Melansir The Straits Times, vaksin Sinopharm juga tengah melakukan uji klinis terhadap 900 anak berusia 3-17 tahun di Uni Emirat Arab. Kemudian, dua perusahaan asal India, Bharat Biotech dan Zydus Cadila, melakukan pengujian serupa di negara tersebut. Bharat Biotech terhadap 525 anak berusia 2-18 tahun, sementara Zydus Cadila terhadap anak berusia 12-18 tahun.
Pemberian vaksin Covid-19 pada anak dinilai penting lantaran mereka semakin rentan terinfeksi virus corona. Mereka bahkan berpotensi menjadi sumber penularan, terutama dengan munculnya berbagai varian baru. IDAI berpendapat, vaksinasi bisa memutus penularan timbal balik antara anak dan orang dewasa di sekitarnya.
Di Indonesia, Kementerian Kesehatan mencatat ada sebanyak 250,6 ribu kasus positif yang terjadi pada anak hingga 20 Juni 2021. Sebanyak 20,6 ribu di antaranya pun masih menjalani perawatan di rumah sakit atau isolasi mandiri. Jika dihitung proporsinya, angka kasus aktif untuk anak bahkan lebih tinggi dari lansia, yakni 13,5% berbanding 11,2%.
Selain rentan terinfeksi, anak berpotensi mengalami dampak jangka panjang (long covid) hingga lebih dari 120 hari sejak diagnosis awal. Hasil penelitian Gemelli University Hospital di Roma, Italia terhadap 129 anak penyintas Covid-19 menunjukkan sebanyak 18,6% responden menderita insomnia, 14,7% gejala pernafasan, dan 12,4% hidung tersumbat. Gejala lain yang dialami adalah kelelahan, sulit berkonsentrasi, serta sakit pada otot dan sendi.
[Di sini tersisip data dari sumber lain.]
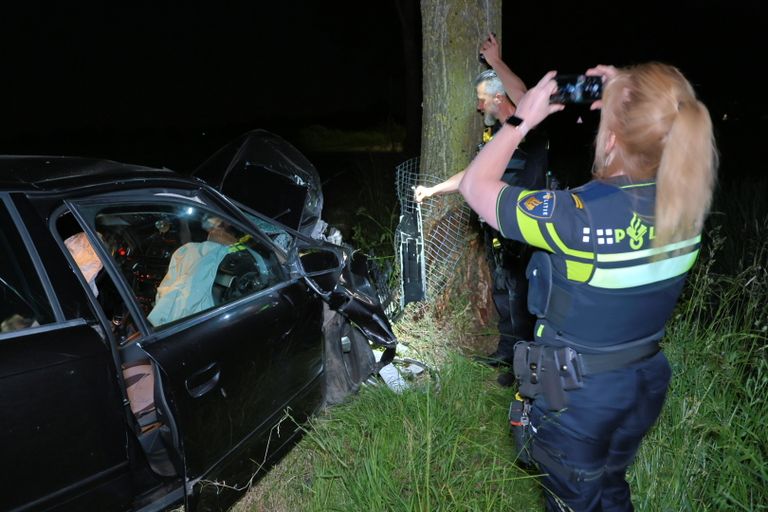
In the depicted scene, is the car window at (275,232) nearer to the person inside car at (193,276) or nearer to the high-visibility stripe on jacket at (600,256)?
the person inside car at (193,276)

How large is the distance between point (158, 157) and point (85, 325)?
11.5 metres

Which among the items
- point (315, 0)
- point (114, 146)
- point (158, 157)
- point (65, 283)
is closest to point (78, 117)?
point (114, 146)

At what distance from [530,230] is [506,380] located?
186cm

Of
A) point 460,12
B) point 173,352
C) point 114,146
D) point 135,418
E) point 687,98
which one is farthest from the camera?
point 114,146

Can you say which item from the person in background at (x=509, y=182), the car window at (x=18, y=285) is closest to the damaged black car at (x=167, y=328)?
the car window at (x=18, y=285)

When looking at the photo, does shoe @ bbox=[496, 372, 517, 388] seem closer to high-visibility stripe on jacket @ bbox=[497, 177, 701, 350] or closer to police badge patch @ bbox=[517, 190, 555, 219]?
high-visibility stripe on jacket @ bbox=[497, 177, 701, 350]

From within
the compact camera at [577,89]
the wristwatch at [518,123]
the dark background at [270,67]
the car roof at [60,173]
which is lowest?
the dark background at [270,67]

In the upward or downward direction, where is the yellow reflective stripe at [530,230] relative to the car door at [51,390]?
upward

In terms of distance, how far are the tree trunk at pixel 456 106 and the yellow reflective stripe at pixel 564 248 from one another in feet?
7.41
Anthony Skelton dari Western University dan Lisa Forsberg dari University of Oxford dalam tulisan mereka di The Conversation (2021) juga mengatakan semakin lama anak tidak divaksinasi, maka semakin tinggi potensi munculnya varian baru Covid-19 yang lebih mengancam. Misalnya, varian Delta yang merupakan mutasi dari varian Inggris dan memiliki tingkat penularan 97% lebih tinggi dari virus corona awal.
Ketua Satuan Tugas Covid-19 IDAI dr. Yogi Prawira mengatakan anak memang selalu menjadi kelompok terakhir yang menerima vaksin. Sebab, efek samping vaksin dikhawatirkan bisa memengaruhi tumbuh kembang anak.
Vaksin pun diprioritaskan bagi kelompok rentan dan berisiko tinggi, seperti lansia dan tenaga kesehatan, terlebih dahulu untuk mengurangi gejala berat hingga kematian.
Meski begitu, vaksin Covid-19 buatan Sinovac telah melalui uji klinis, dipastikan aman untuk anak, dan siap digunakan di Indonesia. Langkah ini penting bagi anak untuk mencegah penularan virus dan dampaknya, juga mempersiapkan anak jika nanti kembali melakukan kegiatan tatap muka.